The real world versus the universityby Tony Warren –

Journalist Barbara Kay recently highlighted some disturbing facts from a report on Canadian higher education: “More than one-third of the profs they interviewed identified fewer than 10 percent of their students as ‘fully engaged.’ Over 80 percent of professors said they had dumbed down their course work, and had reduced the frequency and difficulty of assignments.”

For most people figures like these are an abstraction. But from my experience in business I can attest that the “dumbed-down course work” makes it difficult to find employees who can perform in their chosen fields.

Educators at all levels have made it almost impossible for employers to assess the quality of potential employees by destroying the traditional link between students’ test achievement scores and their intellectual capacity. The results have not been great for employers like me.

More than a decade ago, I designed a facility to manufacture large composite parts that I had invented. Each part had a high value and each was easy to sell into the international market. The design of the pilot plant was such that it could produce 10 parts in a 7.5-hour shift.

The tasks were not difficult to perform. What was required was some care in the placement of the components and the need to work at a reasonable pace because the composite resins we used had specific workable times.

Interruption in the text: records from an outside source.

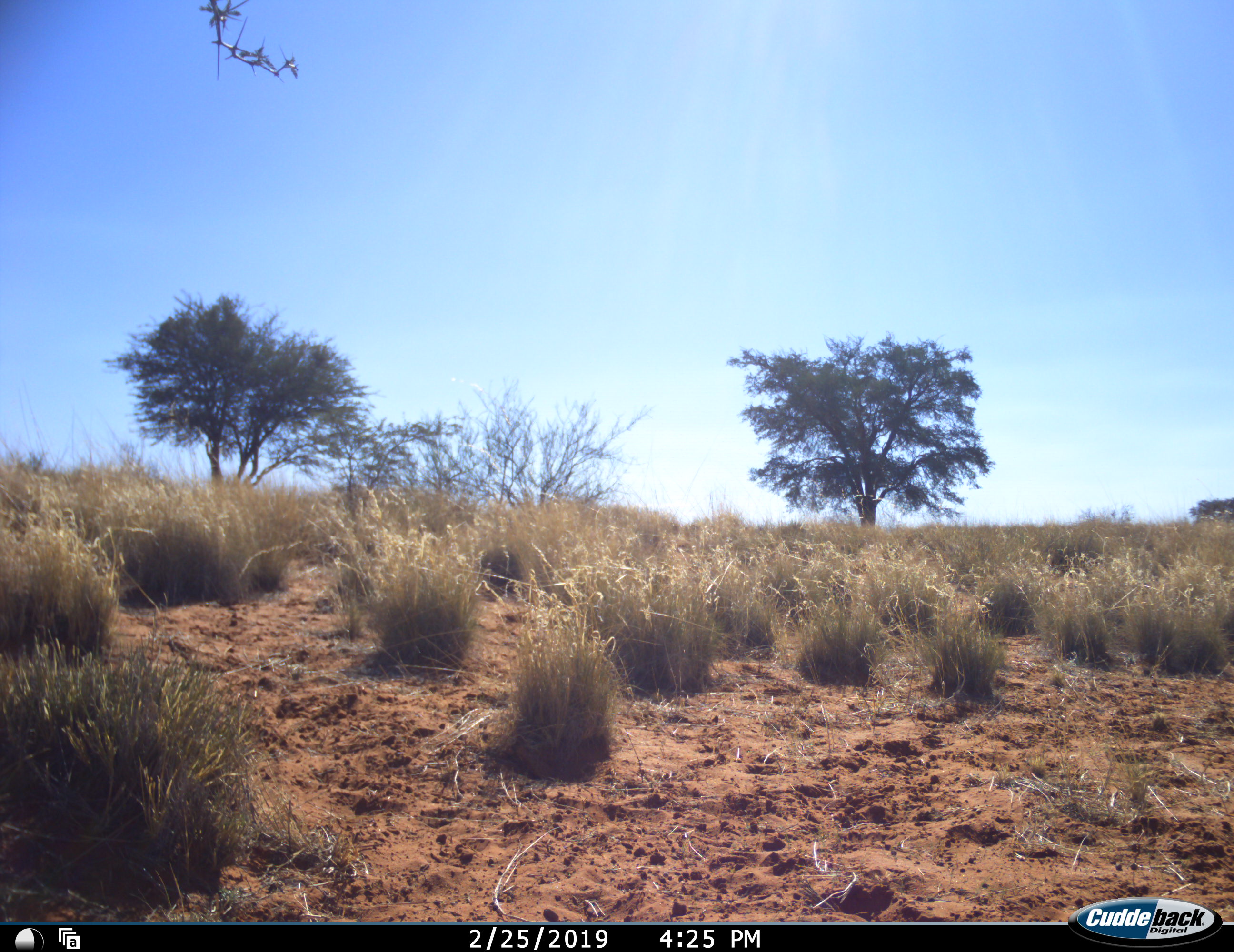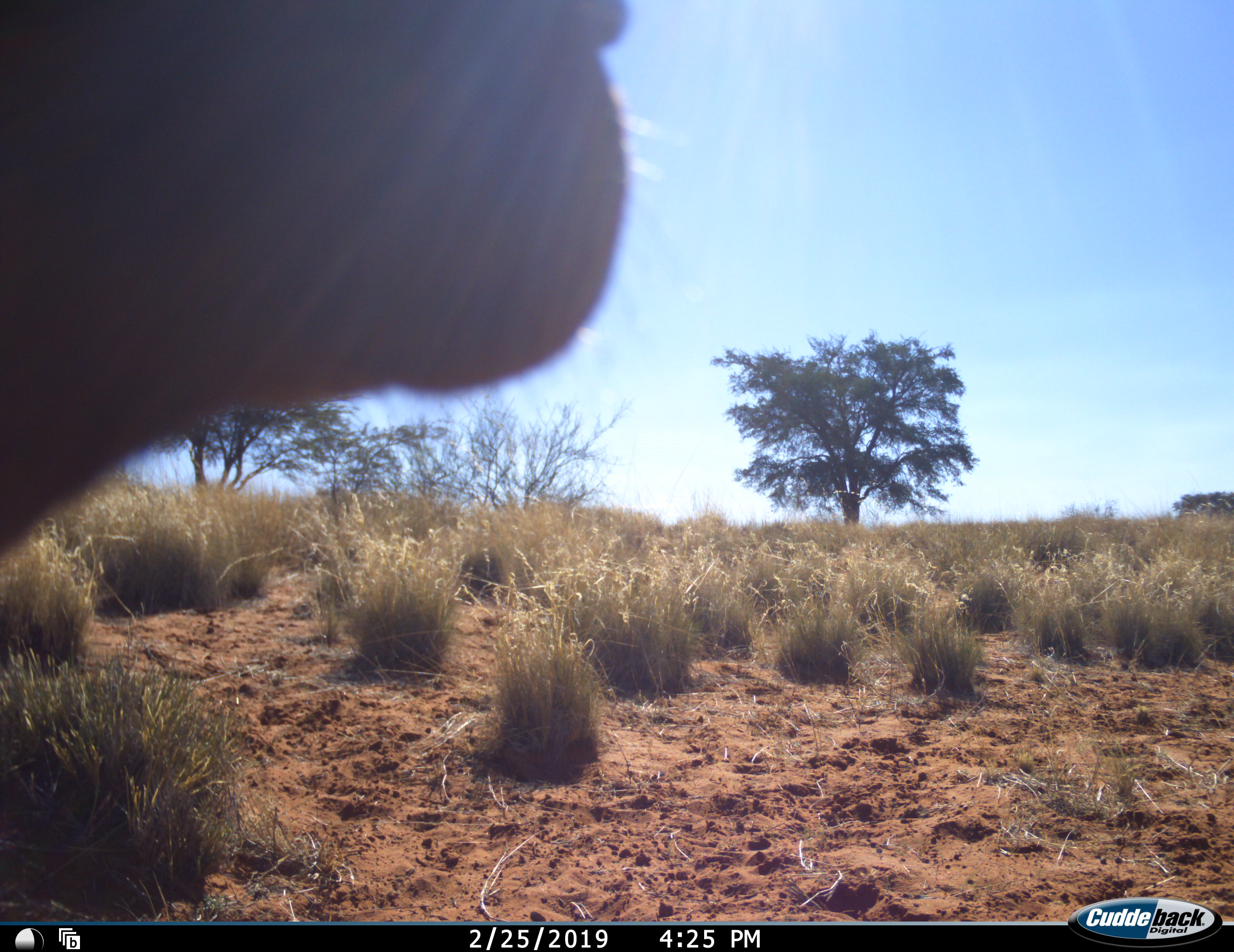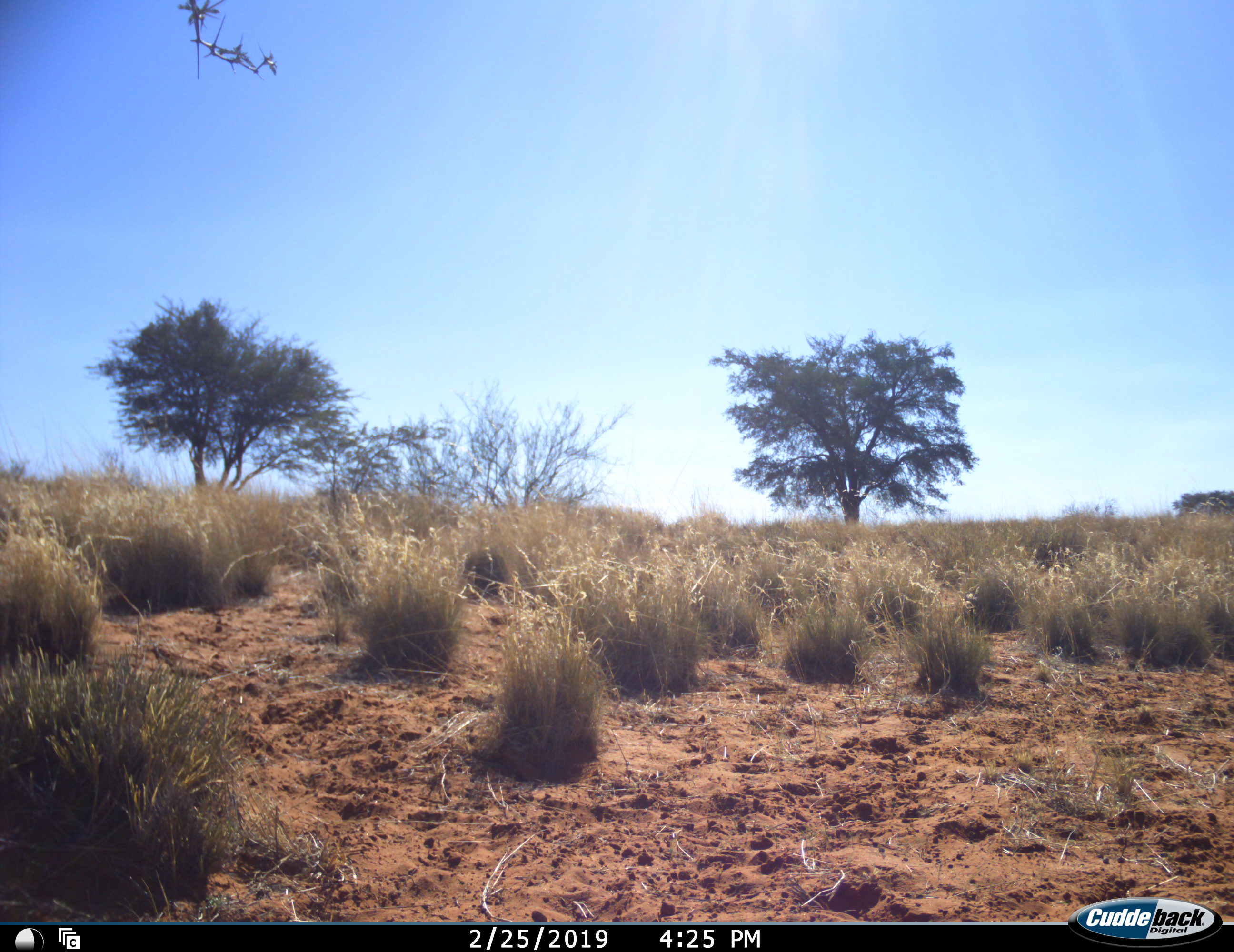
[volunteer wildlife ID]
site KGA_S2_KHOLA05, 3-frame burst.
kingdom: Animalia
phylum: Chordata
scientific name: Vertebrata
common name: domestic animal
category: domesticanimal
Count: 1.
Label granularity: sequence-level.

The process required 20 workers, all of whom where high school graduates, mainly in their early 20s.

At no point did all of these workers show up for work every day. They would never call in to say they weren’t going to come to work and they never offered a reasonable excuse when they did show up at work again. There were always a few who showed up late.

The result of this was that we had to hire at least 25 people to do the work of 20. Because there was always at least one person absent, the plant could never produce the full number of parts it was designed to make. We were never able to operate more than one shift. The result was millions of lost revenue and a bad outcome for the business as well as for its 20 employees.